Mauricio Raúl Kagel was an Argentine-German composer and academic teacher. Life and career Early life and education
Mauricio Raúl Kagel was born on 24 December 1931 in Buenos Aires, Argentina, into an Ashkenazi Jewish family that had fled Russia in the 1920s. He studied music, history of literature, and philosophy in Buenos Aires. In 1957 he moved to Cologne, West Germany, where he lived until his death. As teacher
From 1960 to 1966 and from 1972 to 1976 Kagel taught at the Darmstädter Ferienkurse. He also taught from 1964–65 at the University at Buffalo as the visiting Slee Professor of music theory. At the Berlin Film and Television Academy, he was a guest lecturer from 1967 on. In 1968, Kagel was the director of the Scandinavian Courses for New Music in Gothenburg and from 1969–74 he served as the director of the Cologne Courses for New Music, succeeding Karlheinz Stockhausen. He was a professor for new music theatre at the Köln Hochschule from 1974–97.

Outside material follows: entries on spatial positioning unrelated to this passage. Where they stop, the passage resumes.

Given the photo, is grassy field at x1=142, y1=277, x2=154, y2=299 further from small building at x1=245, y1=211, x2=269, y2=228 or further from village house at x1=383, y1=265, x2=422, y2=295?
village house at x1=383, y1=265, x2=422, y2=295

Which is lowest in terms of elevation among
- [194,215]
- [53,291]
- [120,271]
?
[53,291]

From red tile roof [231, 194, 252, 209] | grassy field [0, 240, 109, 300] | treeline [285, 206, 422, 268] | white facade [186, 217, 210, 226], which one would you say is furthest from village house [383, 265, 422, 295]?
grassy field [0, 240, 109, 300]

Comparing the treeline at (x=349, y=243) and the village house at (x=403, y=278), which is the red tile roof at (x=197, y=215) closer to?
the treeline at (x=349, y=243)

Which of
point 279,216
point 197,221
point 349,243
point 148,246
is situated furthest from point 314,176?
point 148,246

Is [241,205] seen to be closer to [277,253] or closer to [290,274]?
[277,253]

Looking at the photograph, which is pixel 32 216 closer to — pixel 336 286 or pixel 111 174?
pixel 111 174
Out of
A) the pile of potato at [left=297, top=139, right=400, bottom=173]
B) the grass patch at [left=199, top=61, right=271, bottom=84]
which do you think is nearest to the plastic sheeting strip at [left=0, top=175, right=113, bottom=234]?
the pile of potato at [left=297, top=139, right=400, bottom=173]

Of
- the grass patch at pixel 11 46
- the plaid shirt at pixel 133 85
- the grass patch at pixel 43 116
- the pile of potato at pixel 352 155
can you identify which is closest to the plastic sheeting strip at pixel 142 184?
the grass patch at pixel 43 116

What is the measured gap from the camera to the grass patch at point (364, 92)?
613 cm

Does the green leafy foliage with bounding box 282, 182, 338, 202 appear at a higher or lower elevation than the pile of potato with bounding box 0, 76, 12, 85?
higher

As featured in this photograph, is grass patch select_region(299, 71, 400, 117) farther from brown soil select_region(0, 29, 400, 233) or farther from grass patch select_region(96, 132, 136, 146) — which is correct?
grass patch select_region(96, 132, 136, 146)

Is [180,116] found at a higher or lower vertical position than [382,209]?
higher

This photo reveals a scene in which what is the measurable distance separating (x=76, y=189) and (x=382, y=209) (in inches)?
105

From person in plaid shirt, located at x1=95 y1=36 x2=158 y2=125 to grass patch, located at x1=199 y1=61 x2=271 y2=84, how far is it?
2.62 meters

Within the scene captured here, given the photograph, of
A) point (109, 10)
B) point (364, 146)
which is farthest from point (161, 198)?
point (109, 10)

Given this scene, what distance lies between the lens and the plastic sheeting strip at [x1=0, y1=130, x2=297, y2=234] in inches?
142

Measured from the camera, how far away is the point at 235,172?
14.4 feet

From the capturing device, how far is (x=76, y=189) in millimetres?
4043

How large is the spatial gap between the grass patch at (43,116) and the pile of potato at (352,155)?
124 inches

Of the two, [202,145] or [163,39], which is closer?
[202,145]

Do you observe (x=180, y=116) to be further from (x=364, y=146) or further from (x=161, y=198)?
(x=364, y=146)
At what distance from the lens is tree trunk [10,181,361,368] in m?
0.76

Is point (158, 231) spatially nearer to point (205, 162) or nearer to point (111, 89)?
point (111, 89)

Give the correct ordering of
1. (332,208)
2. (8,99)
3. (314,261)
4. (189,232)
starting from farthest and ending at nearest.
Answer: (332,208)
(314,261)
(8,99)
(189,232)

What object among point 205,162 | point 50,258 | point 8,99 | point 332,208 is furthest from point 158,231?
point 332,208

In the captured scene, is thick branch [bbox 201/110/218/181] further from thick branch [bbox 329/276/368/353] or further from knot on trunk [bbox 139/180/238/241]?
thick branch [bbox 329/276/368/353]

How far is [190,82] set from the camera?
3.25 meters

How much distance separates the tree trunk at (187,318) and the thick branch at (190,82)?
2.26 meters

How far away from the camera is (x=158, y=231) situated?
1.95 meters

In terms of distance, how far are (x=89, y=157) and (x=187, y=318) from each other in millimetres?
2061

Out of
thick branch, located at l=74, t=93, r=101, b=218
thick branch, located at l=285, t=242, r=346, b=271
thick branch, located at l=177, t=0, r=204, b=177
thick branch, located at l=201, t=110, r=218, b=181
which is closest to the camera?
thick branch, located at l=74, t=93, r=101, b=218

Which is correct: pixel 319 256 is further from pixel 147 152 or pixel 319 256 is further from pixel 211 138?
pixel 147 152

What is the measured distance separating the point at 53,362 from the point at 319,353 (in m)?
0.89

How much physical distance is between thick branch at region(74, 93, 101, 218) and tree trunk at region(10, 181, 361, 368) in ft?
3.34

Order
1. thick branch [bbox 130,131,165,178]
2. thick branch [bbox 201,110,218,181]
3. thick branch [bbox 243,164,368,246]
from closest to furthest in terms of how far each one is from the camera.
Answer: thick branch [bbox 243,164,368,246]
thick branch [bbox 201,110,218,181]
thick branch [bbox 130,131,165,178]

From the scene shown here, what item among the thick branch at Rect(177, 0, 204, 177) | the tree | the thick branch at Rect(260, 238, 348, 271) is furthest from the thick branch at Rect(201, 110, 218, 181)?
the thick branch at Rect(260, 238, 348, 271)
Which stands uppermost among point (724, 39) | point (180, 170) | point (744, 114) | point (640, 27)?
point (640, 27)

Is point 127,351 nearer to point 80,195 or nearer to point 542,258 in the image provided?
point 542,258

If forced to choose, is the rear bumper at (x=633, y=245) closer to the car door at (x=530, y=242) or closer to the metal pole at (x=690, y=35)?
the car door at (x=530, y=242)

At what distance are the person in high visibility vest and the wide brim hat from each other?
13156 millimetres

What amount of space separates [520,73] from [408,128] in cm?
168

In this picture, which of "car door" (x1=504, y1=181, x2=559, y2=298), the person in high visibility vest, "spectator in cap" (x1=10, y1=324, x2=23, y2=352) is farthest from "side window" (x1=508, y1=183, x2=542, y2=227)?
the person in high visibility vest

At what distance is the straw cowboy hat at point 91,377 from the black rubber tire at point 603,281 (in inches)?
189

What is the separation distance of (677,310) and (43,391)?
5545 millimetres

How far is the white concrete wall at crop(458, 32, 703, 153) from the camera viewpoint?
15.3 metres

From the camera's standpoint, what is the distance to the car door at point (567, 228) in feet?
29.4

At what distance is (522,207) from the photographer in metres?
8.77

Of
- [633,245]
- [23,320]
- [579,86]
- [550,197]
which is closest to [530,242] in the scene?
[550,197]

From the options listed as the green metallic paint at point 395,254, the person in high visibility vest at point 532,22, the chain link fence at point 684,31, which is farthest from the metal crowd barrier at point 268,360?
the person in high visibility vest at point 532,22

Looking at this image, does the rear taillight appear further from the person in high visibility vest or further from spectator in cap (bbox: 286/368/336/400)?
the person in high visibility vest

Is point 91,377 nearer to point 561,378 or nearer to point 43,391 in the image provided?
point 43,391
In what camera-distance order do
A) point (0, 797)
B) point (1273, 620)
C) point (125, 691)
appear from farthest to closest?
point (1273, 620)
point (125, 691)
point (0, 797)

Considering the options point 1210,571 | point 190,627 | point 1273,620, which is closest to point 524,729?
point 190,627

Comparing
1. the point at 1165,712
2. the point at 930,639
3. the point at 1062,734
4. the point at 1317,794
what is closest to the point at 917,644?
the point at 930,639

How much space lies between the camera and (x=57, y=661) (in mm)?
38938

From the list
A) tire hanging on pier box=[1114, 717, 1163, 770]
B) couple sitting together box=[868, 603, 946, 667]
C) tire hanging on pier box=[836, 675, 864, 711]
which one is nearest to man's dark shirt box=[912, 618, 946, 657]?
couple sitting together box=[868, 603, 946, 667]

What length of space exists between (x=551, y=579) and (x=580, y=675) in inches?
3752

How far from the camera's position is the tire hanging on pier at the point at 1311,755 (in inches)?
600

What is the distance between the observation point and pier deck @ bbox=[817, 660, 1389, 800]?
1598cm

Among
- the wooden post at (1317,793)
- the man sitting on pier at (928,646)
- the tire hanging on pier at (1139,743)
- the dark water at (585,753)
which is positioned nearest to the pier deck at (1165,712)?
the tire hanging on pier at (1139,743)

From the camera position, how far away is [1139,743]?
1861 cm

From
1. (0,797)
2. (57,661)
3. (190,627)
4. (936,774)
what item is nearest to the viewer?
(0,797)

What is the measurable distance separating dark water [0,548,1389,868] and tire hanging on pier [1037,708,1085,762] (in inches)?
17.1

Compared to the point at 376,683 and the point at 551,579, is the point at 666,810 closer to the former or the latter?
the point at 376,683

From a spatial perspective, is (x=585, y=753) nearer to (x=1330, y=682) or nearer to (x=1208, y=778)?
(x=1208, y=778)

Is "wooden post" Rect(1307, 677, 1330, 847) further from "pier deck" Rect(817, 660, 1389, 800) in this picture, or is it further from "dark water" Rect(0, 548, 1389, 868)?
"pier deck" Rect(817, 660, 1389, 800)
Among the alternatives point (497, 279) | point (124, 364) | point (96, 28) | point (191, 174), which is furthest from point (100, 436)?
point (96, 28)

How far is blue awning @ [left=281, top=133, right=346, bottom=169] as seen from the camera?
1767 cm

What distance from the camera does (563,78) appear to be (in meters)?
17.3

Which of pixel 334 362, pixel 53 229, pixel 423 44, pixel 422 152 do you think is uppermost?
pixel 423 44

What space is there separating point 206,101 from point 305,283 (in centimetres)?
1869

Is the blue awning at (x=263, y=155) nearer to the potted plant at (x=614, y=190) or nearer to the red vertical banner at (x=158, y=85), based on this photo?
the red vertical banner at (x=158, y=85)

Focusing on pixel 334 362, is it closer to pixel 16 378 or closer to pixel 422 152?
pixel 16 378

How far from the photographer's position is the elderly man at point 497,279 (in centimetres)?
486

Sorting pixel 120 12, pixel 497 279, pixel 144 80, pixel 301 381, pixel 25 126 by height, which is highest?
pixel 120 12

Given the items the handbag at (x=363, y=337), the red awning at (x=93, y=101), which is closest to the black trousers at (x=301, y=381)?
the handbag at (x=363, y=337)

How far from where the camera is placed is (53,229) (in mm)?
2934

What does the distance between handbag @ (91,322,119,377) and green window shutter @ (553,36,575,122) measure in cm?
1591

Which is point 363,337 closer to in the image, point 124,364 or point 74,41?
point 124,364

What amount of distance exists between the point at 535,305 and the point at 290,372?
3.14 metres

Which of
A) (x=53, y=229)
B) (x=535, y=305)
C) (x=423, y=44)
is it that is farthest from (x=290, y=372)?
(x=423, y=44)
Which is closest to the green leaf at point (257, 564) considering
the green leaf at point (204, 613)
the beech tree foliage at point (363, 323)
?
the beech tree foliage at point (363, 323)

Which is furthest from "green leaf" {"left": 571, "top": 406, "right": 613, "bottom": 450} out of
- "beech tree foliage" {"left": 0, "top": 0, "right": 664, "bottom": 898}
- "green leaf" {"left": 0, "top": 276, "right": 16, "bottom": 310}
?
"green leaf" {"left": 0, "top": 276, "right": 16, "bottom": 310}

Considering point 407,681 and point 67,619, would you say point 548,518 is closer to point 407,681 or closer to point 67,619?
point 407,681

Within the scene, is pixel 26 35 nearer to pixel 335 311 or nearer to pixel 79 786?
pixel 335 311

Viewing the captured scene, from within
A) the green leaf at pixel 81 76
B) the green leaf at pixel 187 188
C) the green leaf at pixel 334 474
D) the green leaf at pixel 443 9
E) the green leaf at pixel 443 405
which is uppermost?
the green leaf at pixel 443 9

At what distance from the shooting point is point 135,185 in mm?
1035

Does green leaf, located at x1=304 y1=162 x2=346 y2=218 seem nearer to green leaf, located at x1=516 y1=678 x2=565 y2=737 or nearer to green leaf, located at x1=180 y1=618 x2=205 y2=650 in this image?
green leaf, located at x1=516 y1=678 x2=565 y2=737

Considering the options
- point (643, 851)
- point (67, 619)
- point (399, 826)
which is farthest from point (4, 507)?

Among his students were Moya Henderson, Kevin Volans, Maria de Alvear, Carola Bauckholt, Branimir Krstić, David Sawer, Rickard Scheffer, Juan Maria Solare, Norma Tyer, Gerald Barry, Martyn Harry, and Chao-Ming Tung. See: List of music students by teacher: K to M#Mauricio Kagel. As composer
Some of his pieces give specific theatrical instructions to the performers, such as to adopt certain facial expressions while playing, to make their stage entrances in a particular way, or to physically interact with other performers. For this reason commentators at times related his work to the theatre of the absurd. He has been regarded by music historians as deploying a critical intelligence interrogating the position of music in society. He was also active in the fields of film and photography. In 1991 Kagel was invited by Walter Fink to be the second composer featured in the annual Komponistenporträt of the Rheingau Musik Festival. In 2000 he received the Ernst von Siemens Music Prize.